Yes thats correct. I think one problem is that arm64 does not have an alignment trap. If I understand it correctly Kernel can correct alignment in ARM. The toolchain is build like a RPi2 toolchain in LE. Just that values are different mtune=cortex-a53, mcpu=armv8-a+crc and mfpu=neon-fp-armv8.

glenvt18 commented 7 years ago

Added -mtune=cortex-a53. No bus errors either.

We don't need a kernel trap. It will kill performance. libdvbcsa just must not by design do any unaligned accesses to memory which are not allowed on a particular platform. In our case it's 64 bit (32 bit is allowed). Fixing inside the kernel just masks the real problem.

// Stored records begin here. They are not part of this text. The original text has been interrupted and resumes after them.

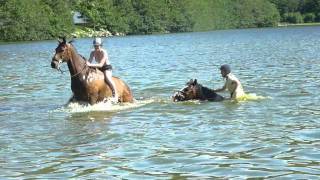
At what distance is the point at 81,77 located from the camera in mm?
18172

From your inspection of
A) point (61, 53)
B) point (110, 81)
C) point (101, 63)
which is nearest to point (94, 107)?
point (110, 81)

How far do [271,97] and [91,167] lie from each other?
35.7 ft

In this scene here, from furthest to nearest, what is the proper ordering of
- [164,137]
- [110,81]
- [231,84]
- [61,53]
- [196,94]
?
[196,94], [231,84], [110,81], [61,53], [164,137]

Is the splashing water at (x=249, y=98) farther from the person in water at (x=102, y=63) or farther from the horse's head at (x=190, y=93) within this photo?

My toolchain was simply installed from the Ubuntu repository. I run OpenELEC on my RPi2, but have no OpenELEC/LibreELEC toolchain. Tests and the library itself are built statically. They should generally work in environments close to each other (in terms of versions or time). I've run them in Linaro 12.10 (12 is the year) with custom kernel 3.4, just copied the binaries, and they worked.

Ray-future commented 7 years ago

Thanks. I have to admit I'm pretty clueless about this. I'll try your suggestions about gcc and I hope to resolve this. But since you can produce a compilation that works on my Odroid C2 with 64/32 there is no reason it can't in LE.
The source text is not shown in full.